Task instructions —
Would you transcribe the whole listing exactly, minus its pictures?

═════ Extracted entries

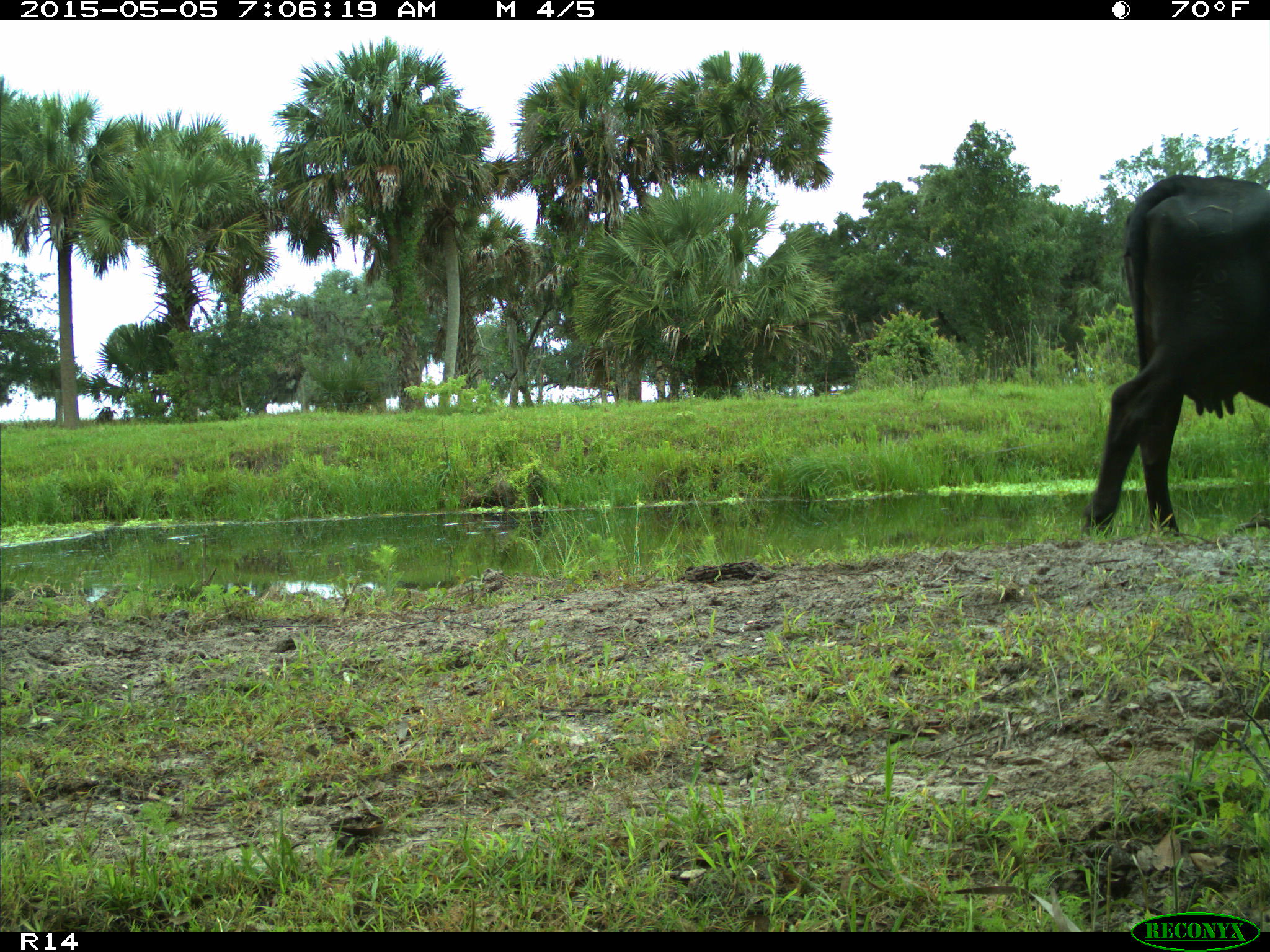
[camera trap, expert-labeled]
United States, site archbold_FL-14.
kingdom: Animalia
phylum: Chordata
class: Mammalia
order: Artiodactyla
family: Bovidae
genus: Bos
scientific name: Bos taurus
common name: domestic cow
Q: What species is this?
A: Bos taurus (domestic cow).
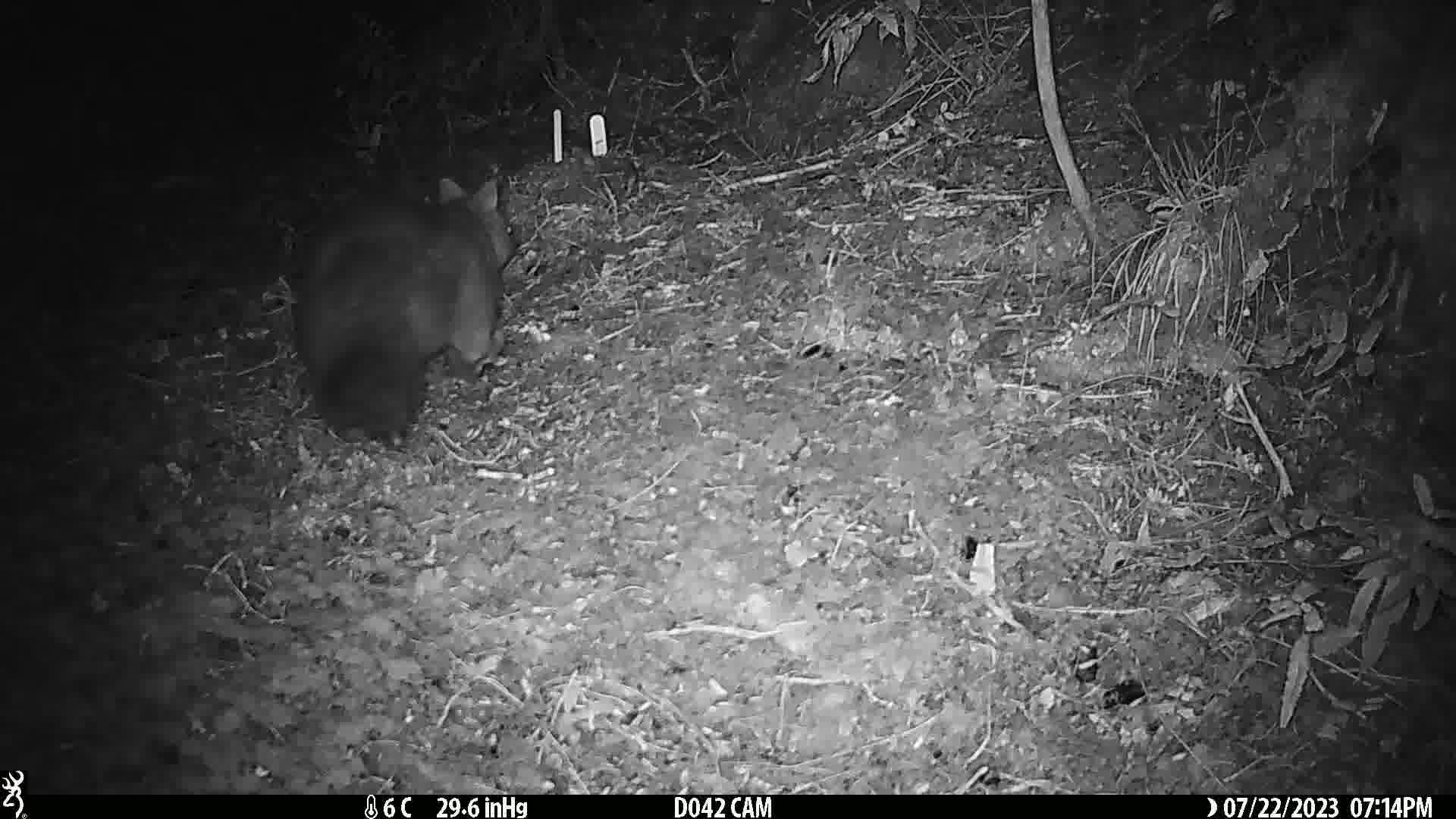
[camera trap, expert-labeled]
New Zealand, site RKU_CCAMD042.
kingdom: Animalia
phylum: Chordata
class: Mammalia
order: Diprotodontia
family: Phalangeridae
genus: Trichosurus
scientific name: Trichosurus vulpecula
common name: common brushtail possum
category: possum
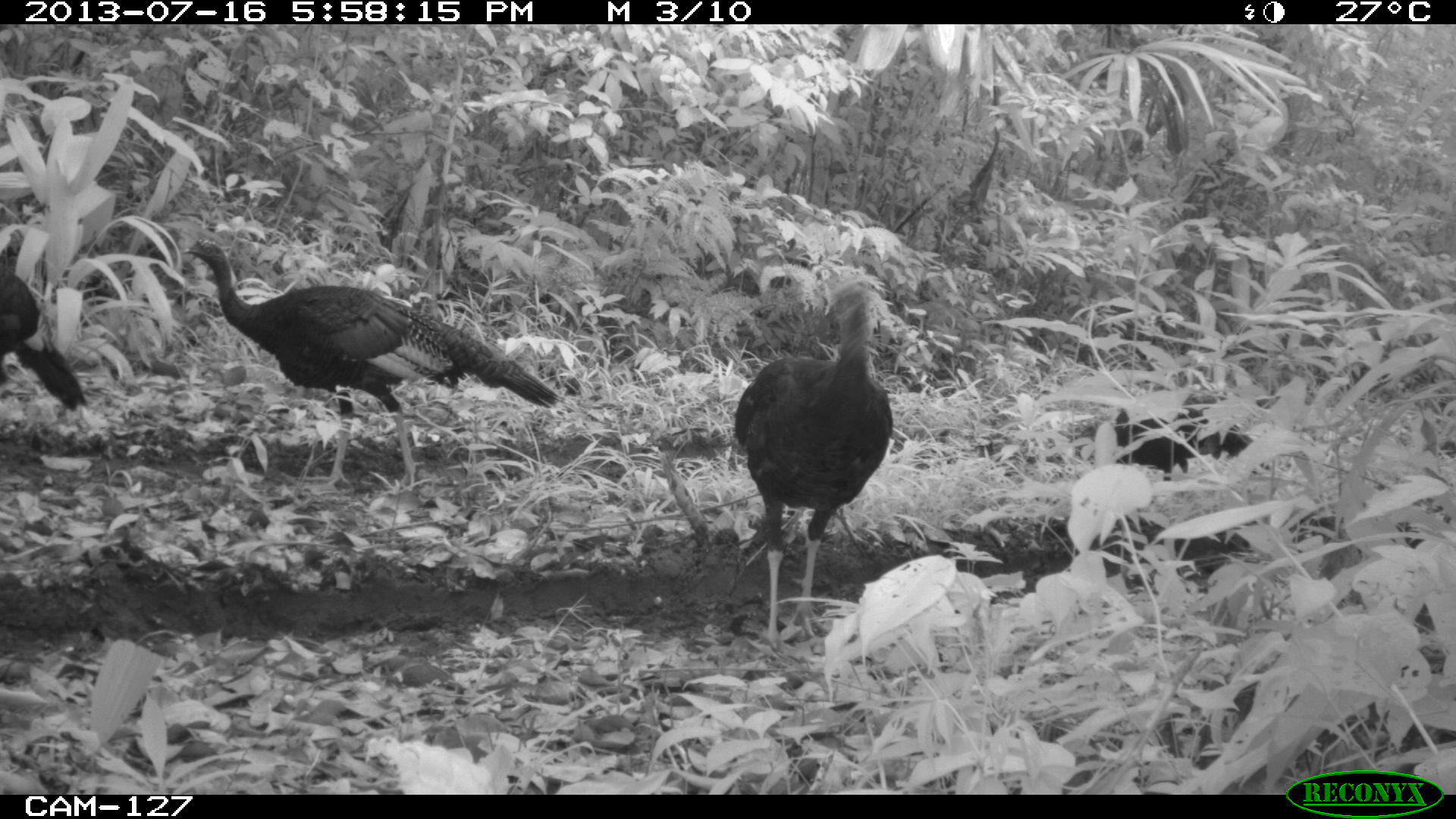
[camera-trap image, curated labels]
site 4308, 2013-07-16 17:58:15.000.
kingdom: Animalia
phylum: Chordata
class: Aves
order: Galliformes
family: Phasianidae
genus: Meleagris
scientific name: Meleagris ocellata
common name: ocellated turkey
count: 4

══════════

Written solution —
[camera trap, expert-labeled]
United States, site archbold_FL-14.
kingdom: Animalia
phylum: Chordata
class: Mammalia
order: Artiodactyla
family: Bovidae
genus: Bos
scientific name: Bos taurus
common name: domestic cow
Q: What species is this?
A: Bos taurus (domestic cow).
[camera trap, expert-labeled]
New Zealand, site RKU_CCAMD042.
kingdom: Animalia
phylum: Chordata
class: Mammalia
order: Diprotodontia
family: Phalangeridae
genus: Trichosurus
scientific name: Trichosurus vulpecula
common name: common brushtail possum
category: possum
[camera-trap image, curated labels]
site 4308, 2013-07-16 17:58:15.000.
kingdom: Animalia
phylum: Chordata
class: Aves
order: Galliformes
family: Phasianidae
genus: Meleagris
scientific name: Meleagris ocellata
common name: ocellated turkey
count: 4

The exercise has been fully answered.